**Provided passage**
------------------------------------
Aquaponics combines two conventional methods in a harmonious relationship: Aquaculture (the farming of fish) and Hydroponics (soilless plant growing) to produce a more sustainable and efficient loop system.
The fish produce waste (Ammonia – NH4+), the waste is then converted to fertiliser (Nitrates – NO3+) for the plants to consume, which in turn removes the toxic compounds cleaning the water for the fish.
The key to aquaponics lies in mimicking natural ecosystems, more specifically the nitrogen cycle, which is driven by nitrifying bacteria (Nitrosomonas spp. and Nitrobacter spp.).
Because of the symbiotic nature of hydroponics and aquaculture, it solves major problems with each method on their own: disposing of toxic waste from aquaculture and sourcing of quality nutrients for plant culture. The process of recycling of nutrients is a key aspect when forming a permaculture-based existence.
- <90% less water usage
- 60% less space than soil production
- <50% faster growth rate
- consumes around 75% less energy than traditional farming
- provides year round harvests
- can be performed organically
- allows fish to be added to the produce list as well as plant based foods
All of these facts make it a great solution for any scale of production, from small home aquaponics kits, right up to commercial systems.
- Deep water culture- A floating raft structure e.g. polystyrene is placed on top of a nutrient rich reservoir (usually a sump), into which the crop is planted
- Media bed- Uses an inert planting substrate. A flexible technique that can use a flood and drain (cycle) or flow through configuration
- Nutrient film technique- Uses a shallow flow of nutrient rich water. It is pumped through a network into which the crop is planted. However, it is less commonly used in aquaponics than hydroponics due to the presence of solid waste.
------------------------------------
**Entries shown**
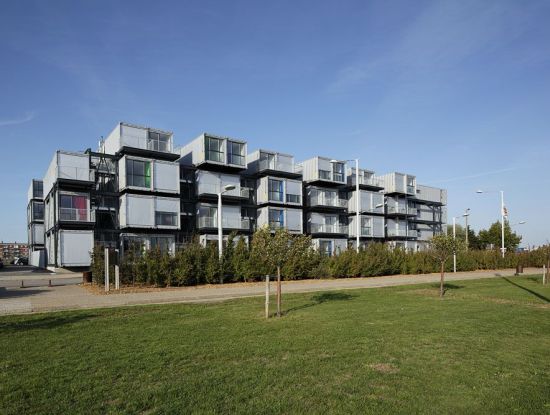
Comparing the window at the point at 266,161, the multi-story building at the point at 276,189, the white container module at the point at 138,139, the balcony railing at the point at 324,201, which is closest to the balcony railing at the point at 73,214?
the white container module at the point at 138,139

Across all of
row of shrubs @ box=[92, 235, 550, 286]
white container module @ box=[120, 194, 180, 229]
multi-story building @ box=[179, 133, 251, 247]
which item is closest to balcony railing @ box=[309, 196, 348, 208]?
multi-story building @ box=[179, 133, 251, 247]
------------------------------------
**Assigned task A**
According to the aquaponics passage, which bacteria drive the nitrogen cycle?
**Assigned task B**
Carry on writing the aquaponics passage from the point where it stops.
The entries are drawn from a separate source unrelated to the aquaponics passage.

**Final answer A**
Nitrosomonas spp. and Nitrobacter spp.

**Final answer B**
- Vertical aquaponics- Nutrient rich water is pumped to the top of a grow tower; it then drains down over the root network
Using correct design and following certain rules, an aquaponics system may be put into nearly any space or environment and potentially can grow almost any crop year round.
Although these are the primary methods, the most successful systems incorporate several methods to ensure the most efficient nutrient and water filtration.
Like methods such as fungiculture, evidence of fish farming and soilless production stretch back thousands of years but serious research into aquaponics only began in the late 1970’s demonstrating the scope and room for further progression in this field. Safe to say, it is the method of the future! For use in education, aquaponics is a brilliant case study/model of natural processes and both inspires as well as teaches values such as: sustainability, sciences, responsibility, environmental ecology and life cycle.